I. Aging is an important biological process that profoundly affects human health.

Aging is observed throughout the animal and plant kingdoms. In humans, age-related degenerative changes play a central role in impairing the function of elderly people (Figure 1). Age-related degenerative changes impair a wide variety of systems. For example, central nervous system changes include age-related memory loss and reduction of cognitive function, and the age-related reduction of muscular strength, or sarcopenia, is a serious problem for many elderly people. The specific causes of these age-related degenerative changes are not well defined, and at present there is no treatment that delays normal age-related degenerative changes in humans.
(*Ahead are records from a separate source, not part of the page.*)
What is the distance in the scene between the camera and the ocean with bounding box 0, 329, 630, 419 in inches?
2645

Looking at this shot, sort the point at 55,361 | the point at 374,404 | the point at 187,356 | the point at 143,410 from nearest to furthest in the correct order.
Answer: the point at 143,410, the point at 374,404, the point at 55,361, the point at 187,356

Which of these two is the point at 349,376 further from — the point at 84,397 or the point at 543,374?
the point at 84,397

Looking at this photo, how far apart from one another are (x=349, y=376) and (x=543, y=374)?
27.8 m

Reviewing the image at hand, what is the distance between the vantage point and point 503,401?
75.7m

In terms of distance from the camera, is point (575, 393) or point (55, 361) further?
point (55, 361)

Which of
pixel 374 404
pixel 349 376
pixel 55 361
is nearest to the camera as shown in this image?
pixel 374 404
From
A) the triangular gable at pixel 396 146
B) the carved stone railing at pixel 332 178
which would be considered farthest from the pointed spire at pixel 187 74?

This is a remarkable time in aging research a combination of traditional models and new approaches has led to impressive new insights into causes of aging and factors that can modulate the rate of aging. The analysis of genetically tractable model organisms with short lifespans, such as yeast, worms and flies, has resulted in the identification of an increasing number of genes that can modulate the rate of aging. Studies of mice, an important model for aging research because of their relevance to humans and relatively short lifespan for a vertebrate, are also identifying genes that influence aging. Together, these studies are beginning to provide substantial evidence for the proposition that at least some mechanisms that affect the rate of aging have been conserved during animal evolution. Thus, these model systems may indeed provide meaningful guides to the biology of human aging and serve as the proving grounds where interventions that delay aging can be identified and characterized.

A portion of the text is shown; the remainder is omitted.